If $A[0..n-1]$ is your array, a rolling hash defines the hash of the entire array using a recurrence like this:
$$x_i = f(x_{i-1}, A[i])$$
where $x_{-1}$ is some fixed constant and $f$ is some function. Now here's what you can do. You can store the $x$ values in an array $X[0..n-1]$ (where $X[i]=x_i$). This will allow you to compute the hash of any prefix of $A$.
If you want to be able to compute the hash of any consecutive range of $A$, choose the function $f$ carefully to be reversible.
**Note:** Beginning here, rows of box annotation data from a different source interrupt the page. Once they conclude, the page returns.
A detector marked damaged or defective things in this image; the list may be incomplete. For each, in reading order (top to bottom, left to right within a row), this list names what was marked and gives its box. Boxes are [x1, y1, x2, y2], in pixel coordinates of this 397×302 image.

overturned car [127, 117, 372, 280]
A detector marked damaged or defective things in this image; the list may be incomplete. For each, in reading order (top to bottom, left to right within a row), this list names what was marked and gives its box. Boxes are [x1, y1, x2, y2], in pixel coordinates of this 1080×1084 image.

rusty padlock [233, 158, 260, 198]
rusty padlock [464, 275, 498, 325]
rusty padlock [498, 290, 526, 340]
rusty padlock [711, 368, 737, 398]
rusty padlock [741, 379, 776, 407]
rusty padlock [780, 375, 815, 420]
A simple instantiation: let $X[-1] = 0$ (for some constant $c$) and
$$X[i+1] = \alpha \cdot X[i] + A[i] \bmod 2^{32},$$
where $\alpha$ is some 32-bit constant (you'll want it to be odd). Preprocess the array $A$ once to compute the array $X[0..n-1]$.
Now, the hash of $A[i..j-1]$ can be very efficiently computed: it is the following:
$$X[j-1] - \alpha^{j-i} X[i-1] \bmod 2^{32}.$$
Notice that $\alpha^{j-i} \bmod 2^{32}$ can be computed efficiently using fast exponentiation algorithms, i.e., repeated squaring modulo $2^{32}$. Thus, assuming you've stored the array $X$ alongside the array $A$, a hash of any range of $A$ can be done in $O(1)$ time.
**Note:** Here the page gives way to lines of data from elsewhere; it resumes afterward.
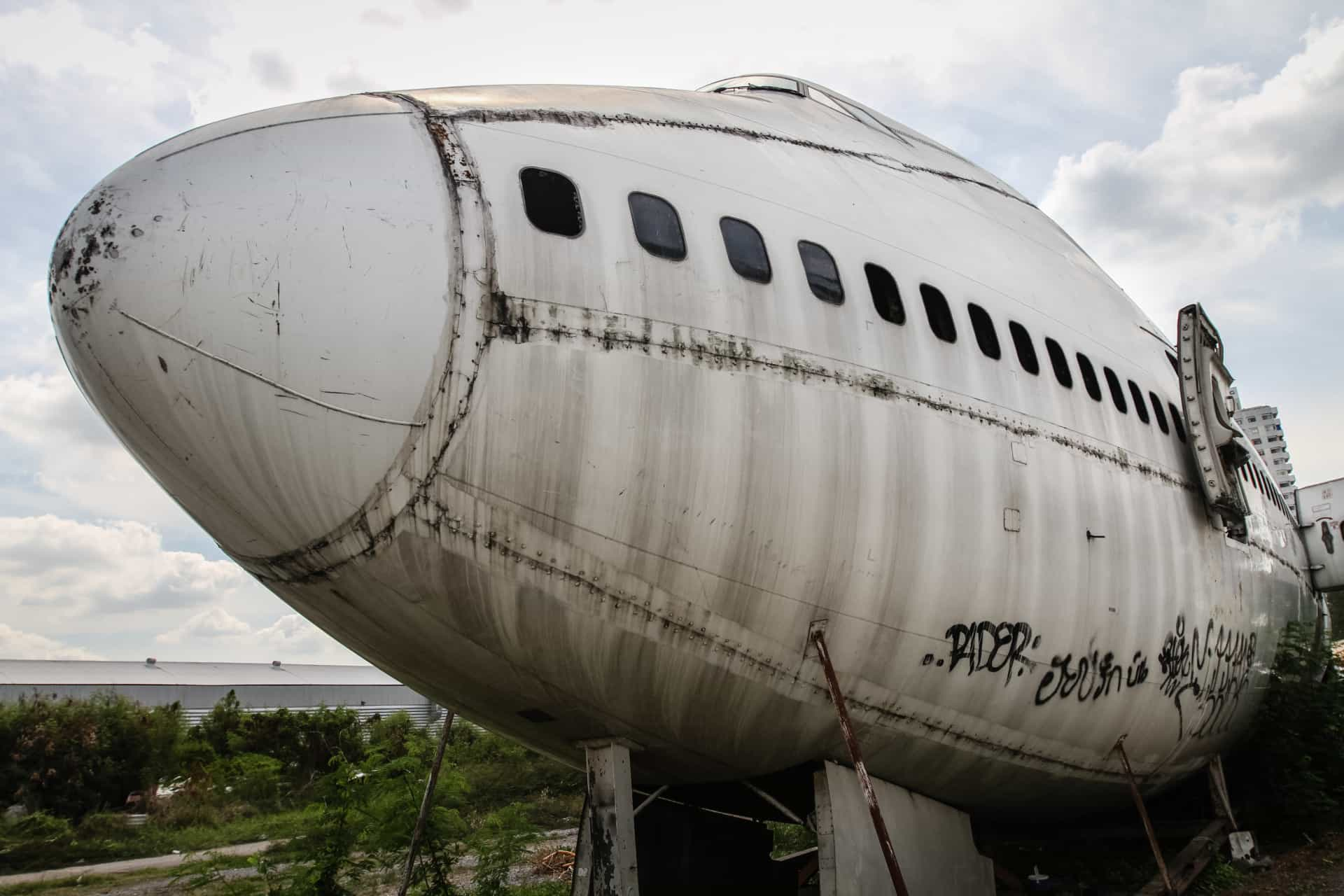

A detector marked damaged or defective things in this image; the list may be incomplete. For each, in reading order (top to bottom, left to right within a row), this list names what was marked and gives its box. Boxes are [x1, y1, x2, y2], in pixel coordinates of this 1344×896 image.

rusted seam [440, 107, 1026, 208]
rusted seam [120, 312, 427, 427]
rusted metal pole [398, 709, 456, 892]
rusted metal pole [806, 631, 913, 896]
rusted metal pole [1118, 736, 1172, 896]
If you want something even simpler and easier to implement, set $\alpha$ to 1. Then the hash of $A[i..j-1]$ just becomes $A[i]+ A[i+1]+ \cdots + A[j-1]$, and $X[i]$ stores $A[0] + A[1] + \cdots + A[i]$, so the hash of $A[i..j-1]$ is just $X[j]-X[i]$.
However, the quality of this hash degrades and you might see an increase in hash collisions.